Schaubert’s Law of Conspiracies

It seems presumptuous to title a law about conspiracies and conspiracy theories after oneself and yet it is the nature of these sorts of laws tend to end up titled after the last names of their authors anyways, so the title’s more of a resignation to convention than an outgrowth of arrogance or pretense. Obviously if this syllogism exists somewhere else, please tell me as soon as possible. I’ll be delighted to remove my name from it, fade into obscurity, and post the better syllogism.
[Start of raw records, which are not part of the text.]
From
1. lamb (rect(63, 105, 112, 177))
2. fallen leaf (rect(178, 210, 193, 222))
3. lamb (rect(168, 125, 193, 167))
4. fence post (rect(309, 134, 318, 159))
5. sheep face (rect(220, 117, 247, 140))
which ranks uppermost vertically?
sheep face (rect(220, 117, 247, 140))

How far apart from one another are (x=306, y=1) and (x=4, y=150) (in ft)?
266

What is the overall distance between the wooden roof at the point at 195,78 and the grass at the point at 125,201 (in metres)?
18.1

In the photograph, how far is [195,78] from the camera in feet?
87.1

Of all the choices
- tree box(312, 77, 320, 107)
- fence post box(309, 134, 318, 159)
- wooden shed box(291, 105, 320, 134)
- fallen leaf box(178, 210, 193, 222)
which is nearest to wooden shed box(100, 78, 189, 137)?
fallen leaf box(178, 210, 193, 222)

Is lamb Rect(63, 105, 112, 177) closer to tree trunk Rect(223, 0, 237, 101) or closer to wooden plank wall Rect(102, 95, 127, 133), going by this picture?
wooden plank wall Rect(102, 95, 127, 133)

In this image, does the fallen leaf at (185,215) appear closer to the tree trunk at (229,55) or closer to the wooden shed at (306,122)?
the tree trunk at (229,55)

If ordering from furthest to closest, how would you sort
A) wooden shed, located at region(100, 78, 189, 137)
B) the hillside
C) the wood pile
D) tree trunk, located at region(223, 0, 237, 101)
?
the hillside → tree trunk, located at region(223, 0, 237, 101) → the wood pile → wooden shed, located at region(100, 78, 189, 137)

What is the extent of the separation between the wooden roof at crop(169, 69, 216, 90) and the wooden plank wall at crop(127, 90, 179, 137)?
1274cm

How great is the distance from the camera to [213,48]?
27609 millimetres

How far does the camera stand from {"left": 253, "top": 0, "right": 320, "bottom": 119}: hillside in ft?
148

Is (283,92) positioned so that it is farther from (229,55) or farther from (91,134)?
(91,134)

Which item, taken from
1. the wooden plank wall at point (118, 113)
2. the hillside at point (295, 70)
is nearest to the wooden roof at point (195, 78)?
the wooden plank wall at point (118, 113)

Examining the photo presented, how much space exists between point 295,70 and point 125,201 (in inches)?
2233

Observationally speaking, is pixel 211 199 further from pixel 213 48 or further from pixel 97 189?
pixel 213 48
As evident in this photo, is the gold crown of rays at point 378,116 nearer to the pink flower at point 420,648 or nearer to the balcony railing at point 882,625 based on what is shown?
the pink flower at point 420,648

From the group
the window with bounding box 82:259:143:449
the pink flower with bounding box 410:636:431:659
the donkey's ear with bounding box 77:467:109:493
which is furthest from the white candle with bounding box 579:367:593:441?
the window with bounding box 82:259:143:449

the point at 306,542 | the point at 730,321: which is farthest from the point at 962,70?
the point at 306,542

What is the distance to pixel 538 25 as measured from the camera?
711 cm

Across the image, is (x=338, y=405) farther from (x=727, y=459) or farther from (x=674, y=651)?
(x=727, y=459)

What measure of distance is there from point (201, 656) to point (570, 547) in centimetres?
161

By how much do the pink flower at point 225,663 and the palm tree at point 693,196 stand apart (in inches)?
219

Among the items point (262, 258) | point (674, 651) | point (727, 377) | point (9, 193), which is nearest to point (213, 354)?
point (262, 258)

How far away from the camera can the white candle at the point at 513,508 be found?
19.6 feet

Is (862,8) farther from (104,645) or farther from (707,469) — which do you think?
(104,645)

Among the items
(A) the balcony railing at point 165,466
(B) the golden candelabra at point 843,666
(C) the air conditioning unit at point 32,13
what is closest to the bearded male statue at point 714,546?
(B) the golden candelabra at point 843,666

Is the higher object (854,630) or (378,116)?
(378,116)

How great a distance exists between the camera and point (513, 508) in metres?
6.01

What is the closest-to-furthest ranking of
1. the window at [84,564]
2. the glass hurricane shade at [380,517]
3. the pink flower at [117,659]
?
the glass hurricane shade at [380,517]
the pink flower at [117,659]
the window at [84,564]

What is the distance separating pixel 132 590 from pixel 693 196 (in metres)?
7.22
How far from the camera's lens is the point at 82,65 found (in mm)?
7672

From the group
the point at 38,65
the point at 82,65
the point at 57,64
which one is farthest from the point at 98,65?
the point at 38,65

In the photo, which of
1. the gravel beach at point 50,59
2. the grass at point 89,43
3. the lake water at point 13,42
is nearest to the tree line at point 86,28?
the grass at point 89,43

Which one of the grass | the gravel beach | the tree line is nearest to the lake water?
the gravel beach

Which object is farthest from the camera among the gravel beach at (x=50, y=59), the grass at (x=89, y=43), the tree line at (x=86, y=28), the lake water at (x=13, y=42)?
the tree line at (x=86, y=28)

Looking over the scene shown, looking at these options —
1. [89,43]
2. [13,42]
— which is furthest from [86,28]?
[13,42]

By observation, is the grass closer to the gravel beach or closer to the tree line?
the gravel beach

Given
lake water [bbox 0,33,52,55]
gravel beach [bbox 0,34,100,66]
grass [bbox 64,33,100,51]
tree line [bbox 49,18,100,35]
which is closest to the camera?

Happy to have you improve upon this in the comments:

  1. Humans conspire with one another to gain power over the powerless, often using secret, illegal, and immoral means. We call this praxis conspiracy.
  2. The powerless, devoid of sufficient information just like every other category of scientist, will come up with hypotheses and theories regarding those conspiracies — those hidden sins — that keep the powerful in power.
  3. Some conspiracy theories turn out to be true and the majority turn out to be false.
  4. The majority turn out to be false because in all scientific inquiry, hypotheses dramatically outnumber conclusions.
  5. Regardless of veracity, most of these hypotheses are yet-to-be proven true or false.
  6. Those yet to be proven true or false are called “conspiracy theories.”
  7. Unlike other theories which in the public eye remain yet-to-be proven, the term “conspiracy theory” is belittling because it implies psychosis. The term carries the weight of psychosis because those who truly do conspire use the sheer number of hypotheses as a way to divide the attention of those who would seek to prove or disprove any given conspiracy. This forces the few remaining observers, researchers, and journalists to obsess over pet theories, compounding this stereotype of psychosis.
  8. Therefore the moment a conspiracy theory is made public without sufficient proof and peer review to prove it is not a conspiracy theory, but rather a true conspiracy, the public at large will preserve status quo by writing off said conspiracy hypothesis the moment those who truly do conspire choose to appeal to the very existence of said conspiracy theory, naming it a “conspiracy theory” before the public at large.
  9. Once written off publicly, the resulting bandwagon effect of labeling any given conspiracy theory, true or false, a “conspiracy theory” will render both proof and peer review exponentially more difficult due to the public shame associated with any given theory that poses a threat to conspirators.
  10. And therefore the mere act shaming reflective and inquiring minds for investigating conspiracy theories is a sort of passive and universal conspiracy that keeps the powerful in power.
EDIT: Per /u/BobCrosswise’s suggestion:

“I would only add that there’s an additional aspect to #7 – I’d say it’s also the case that the reflexive opprobrium heaped on anyone who might dare to publicly mention anything that might be called a ‘conspiracy theory’ actually leads to a situation in which the set of those who continue to investigate them anyway is skewed toward people who are already relatively psychologically unbalanced, since they’re less wary of the reflexive charge that their mere interest in a ‘conspiracy theory’ indicates some intellectual/psychological shortcoming. Those who are more concerned about their images are immediately scared away by the likelihood that if they take the notion seriously, others will judge them harshly.

“So the popular notion that ‘conspiracy theories’ are only taken seriously by stupid and/or crazy people is ultimately somewhat self-fulfilling. Conveniently.”